Copy out the lines of the records below, and only those lines, from the one with "genus: Cervus" through the one with "common name: white-tailed antelope squirrel", exactly as they appear.

- **Extracted data**
##########

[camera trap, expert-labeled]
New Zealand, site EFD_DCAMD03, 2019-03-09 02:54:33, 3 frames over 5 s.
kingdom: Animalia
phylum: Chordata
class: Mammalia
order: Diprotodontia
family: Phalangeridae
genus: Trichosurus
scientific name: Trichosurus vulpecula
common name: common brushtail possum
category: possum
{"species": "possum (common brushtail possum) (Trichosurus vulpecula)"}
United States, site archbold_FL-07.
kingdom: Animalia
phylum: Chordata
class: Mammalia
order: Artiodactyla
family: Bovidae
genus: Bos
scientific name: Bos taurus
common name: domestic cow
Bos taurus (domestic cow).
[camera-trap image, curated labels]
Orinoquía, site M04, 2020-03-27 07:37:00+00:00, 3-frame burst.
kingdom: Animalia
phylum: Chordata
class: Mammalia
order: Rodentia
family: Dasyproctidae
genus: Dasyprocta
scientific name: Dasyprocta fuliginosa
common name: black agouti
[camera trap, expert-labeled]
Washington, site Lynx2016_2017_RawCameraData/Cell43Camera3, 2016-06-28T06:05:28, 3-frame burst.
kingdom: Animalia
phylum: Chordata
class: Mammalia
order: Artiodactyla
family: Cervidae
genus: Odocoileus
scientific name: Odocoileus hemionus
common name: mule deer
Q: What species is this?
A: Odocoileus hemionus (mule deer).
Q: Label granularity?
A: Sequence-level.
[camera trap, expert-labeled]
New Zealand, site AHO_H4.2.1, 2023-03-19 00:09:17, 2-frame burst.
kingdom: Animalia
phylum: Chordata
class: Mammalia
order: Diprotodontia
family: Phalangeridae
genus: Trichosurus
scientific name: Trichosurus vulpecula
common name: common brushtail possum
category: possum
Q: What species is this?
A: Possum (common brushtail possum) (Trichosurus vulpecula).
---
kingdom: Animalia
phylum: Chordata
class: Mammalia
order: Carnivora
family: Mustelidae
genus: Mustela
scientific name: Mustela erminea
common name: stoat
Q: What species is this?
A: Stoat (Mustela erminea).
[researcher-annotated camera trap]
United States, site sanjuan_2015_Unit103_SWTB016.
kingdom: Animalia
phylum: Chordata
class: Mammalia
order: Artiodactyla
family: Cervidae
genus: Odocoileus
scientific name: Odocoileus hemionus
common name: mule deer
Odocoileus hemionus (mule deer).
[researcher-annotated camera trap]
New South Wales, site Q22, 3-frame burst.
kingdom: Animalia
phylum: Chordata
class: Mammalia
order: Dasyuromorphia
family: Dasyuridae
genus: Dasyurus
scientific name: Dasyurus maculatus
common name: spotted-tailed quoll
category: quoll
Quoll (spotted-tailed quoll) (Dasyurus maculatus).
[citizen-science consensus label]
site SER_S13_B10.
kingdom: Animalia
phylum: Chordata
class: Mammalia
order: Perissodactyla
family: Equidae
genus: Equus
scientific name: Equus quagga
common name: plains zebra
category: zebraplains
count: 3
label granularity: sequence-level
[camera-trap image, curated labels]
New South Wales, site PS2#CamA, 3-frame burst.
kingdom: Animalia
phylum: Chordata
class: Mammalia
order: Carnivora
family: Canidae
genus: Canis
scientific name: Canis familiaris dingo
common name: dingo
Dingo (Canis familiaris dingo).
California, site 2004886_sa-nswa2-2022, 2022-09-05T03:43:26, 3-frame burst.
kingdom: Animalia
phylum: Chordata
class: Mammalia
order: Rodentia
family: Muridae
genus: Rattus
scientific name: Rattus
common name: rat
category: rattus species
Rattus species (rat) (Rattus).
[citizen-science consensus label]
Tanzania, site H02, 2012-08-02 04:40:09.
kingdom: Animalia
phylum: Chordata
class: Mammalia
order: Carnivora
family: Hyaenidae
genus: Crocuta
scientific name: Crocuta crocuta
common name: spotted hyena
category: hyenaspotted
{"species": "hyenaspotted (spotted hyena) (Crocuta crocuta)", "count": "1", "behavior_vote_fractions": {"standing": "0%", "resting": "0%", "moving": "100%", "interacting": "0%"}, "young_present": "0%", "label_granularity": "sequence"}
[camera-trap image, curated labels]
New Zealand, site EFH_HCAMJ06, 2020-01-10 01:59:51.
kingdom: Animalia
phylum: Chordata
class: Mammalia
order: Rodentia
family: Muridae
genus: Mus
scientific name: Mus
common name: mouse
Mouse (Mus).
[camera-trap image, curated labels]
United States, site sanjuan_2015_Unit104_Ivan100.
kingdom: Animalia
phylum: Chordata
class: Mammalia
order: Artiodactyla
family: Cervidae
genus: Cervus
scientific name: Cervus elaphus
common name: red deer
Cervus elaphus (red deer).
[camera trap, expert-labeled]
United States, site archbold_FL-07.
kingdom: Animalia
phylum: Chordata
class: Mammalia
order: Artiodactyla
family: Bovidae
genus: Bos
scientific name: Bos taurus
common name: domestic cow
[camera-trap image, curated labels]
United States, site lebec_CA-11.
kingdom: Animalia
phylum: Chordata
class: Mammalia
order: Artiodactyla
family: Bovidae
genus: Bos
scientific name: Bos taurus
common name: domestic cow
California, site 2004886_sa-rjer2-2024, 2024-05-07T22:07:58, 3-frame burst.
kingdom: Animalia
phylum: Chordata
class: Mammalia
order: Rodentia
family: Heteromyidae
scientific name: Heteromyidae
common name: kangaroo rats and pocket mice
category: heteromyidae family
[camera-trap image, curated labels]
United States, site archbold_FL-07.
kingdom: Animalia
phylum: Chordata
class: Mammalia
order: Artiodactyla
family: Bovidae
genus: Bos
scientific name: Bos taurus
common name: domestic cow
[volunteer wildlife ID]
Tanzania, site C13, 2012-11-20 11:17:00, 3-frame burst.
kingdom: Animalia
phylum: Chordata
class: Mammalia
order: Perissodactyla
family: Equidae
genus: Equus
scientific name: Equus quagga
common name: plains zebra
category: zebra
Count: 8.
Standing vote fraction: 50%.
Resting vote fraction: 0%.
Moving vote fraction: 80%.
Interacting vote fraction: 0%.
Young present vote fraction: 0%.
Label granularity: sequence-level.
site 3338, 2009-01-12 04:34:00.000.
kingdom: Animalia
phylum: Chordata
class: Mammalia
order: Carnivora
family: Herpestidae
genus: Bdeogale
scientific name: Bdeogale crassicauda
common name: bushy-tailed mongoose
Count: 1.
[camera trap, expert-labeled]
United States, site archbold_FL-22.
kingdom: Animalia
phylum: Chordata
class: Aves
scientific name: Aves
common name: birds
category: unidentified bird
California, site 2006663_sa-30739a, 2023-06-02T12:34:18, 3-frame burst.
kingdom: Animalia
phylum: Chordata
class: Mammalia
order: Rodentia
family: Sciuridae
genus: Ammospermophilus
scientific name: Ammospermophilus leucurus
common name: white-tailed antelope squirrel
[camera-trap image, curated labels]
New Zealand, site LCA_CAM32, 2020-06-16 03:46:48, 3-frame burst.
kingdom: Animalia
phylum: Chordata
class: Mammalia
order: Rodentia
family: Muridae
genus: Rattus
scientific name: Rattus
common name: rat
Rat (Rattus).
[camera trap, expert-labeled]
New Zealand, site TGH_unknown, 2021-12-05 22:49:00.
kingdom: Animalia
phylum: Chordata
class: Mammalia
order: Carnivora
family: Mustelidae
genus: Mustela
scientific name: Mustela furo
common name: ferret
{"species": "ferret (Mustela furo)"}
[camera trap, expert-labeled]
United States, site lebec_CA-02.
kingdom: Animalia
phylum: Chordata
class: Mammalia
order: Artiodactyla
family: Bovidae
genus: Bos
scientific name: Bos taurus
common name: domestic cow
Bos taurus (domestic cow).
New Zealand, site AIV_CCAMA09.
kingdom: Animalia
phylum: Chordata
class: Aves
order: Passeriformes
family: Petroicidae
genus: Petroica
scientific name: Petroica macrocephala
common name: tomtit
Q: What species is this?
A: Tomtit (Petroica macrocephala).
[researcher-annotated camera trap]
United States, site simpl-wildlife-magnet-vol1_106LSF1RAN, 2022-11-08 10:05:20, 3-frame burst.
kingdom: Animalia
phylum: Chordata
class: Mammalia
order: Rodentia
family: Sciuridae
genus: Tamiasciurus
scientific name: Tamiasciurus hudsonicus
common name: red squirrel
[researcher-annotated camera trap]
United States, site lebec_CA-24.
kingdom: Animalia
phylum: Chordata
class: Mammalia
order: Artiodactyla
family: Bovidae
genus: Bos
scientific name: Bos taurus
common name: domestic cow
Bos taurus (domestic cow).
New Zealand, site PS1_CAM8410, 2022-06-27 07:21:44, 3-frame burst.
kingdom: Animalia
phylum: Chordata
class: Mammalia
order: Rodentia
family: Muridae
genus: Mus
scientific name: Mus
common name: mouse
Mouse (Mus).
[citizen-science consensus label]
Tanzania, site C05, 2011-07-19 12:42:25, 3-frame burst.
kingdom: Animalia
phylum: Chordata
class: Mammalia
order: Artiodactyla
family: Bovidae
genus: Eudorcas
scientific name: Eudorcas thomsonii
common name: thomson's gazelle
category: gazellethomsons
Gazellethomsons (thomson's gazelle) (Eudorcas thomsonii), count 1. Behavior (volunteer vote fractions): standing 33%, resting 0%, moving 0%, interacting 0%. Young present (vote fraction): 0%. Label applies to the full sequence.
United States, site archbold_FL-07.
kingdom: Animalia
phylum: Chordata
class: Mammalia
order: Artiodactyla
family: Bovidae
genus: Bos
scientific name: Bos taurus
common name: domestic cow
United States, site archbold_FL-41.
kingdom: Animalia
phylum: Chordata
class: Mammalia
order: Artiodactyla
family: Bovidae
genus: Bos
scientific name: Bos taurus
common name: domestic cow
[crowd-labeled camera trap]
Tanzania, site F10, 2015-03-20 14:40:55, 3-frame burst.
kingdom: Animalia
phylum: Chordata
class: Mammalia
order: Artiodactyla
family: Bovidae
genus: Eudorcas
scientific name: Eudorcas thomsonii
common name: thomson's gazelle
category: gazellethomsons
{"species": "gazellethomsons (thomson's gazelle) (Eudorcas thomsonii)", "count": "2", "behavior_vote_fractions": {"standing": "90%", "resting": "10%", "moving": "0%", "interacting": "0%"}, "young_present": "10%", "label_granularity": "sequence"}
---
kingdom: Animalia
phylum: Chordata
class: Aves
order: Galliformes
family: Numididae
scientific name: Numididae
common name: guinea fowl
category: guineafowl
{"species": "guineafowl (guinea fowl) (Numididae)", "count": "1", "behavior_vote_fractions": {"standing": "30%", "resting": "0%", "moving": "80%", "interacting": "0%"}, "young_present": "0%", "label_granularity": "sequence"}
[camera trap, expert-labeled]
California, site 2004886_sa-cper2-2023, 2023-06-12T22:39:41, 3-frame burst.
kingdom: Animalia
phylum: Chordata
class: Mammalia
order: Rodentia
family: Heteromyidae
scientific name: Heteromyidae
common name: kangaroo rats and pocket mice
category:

##########

- **Solution for this task**
genus: Cervus
scientific name: Cervus elaphus
common name: red deer
Cervus elaphus (red deer).
[camera trap, expert-labeled]
United States, site archbold_FL-07.
kingdom: Animalia
phylum: Chordata
class: Mammalia
order: Artiodactyla
family: Bovidae
genus: Bos
scientific name: Bos taurus
common name: domestic cow
[camera-trap image, curated labels]
United States, site lebec_CA-11.
kingdom: Animalia
phylum: Chordata
class: Mammalia
order: Artiodactyla
family: Bovidae
genus: Bos
scientific name: Bos taurus
common name: domestic cow
California, site 2004886_sa-rjer2-2024, 2024-05-07T22:07:58, 3-frame burst.
kingdom: Animalia
phylum: Chordata
class: Mammalia
order: Rodentia
family: Heteromyidae
scientific name: Heteromyidae
common name: kangaroo rats and pocket mice
category: heteromyidae family
[camera-trap image, curated labels]
United States, site archbold_FL-07.
kingdom: Animalia
phylum: Chordata
class: Mammalia
order: Artiodactyla
family: Bovidae
genus: Bos
scientific name: Bos taurus
common name: domestic cow
[volunteer wildlife ID]
Tanzania, site C13, 2012-11-20 11:17:00, 3-frame burst.
kingdom: Animalia
phylum: Chordata
class: Mammalia
order: Perissodactyla
family: Equidae
genus: Equus
scientific name: Equus quagga
common name: plains zebra
category: zebra
Count: 8.
Standing vote fraction: 50%.
Resting vote fraction: 0%.
Moving vote fraction: 80%.
Interacting vote fraction: 0%.
Young present vote fraction: 0%.
Label granularity: sequence-level.
site 3338, 2009-01-12 04:34:00.000.
kingdom: Animalia
phylum: Chordata
class: Mammalia
order: Carnivora
family: Herpestidae
genus: Bdeogale
scientific name: Bdeogale crassicauda
common name: bushy-tailed mongoose
Count: 1.
[camera trap, expert-labeled]
United States, site archbold_FL-22.
kingdom: Animalia
phylum: Chordata
class: Aves
scientific name: Aves
common name: birds
category: unidentified bird
California, site 2006663_sa-30739a, 2023-06-02T12:34:18, 3-frame burst.
kingdom: Animalia
phylum: Chordata
class: Mammalia
order: Rodentia
family: Sciuridae
genus: Ammospermophilus
scientific name: Ammospermophilus leucurus
common name: white-tailed antelope squirrel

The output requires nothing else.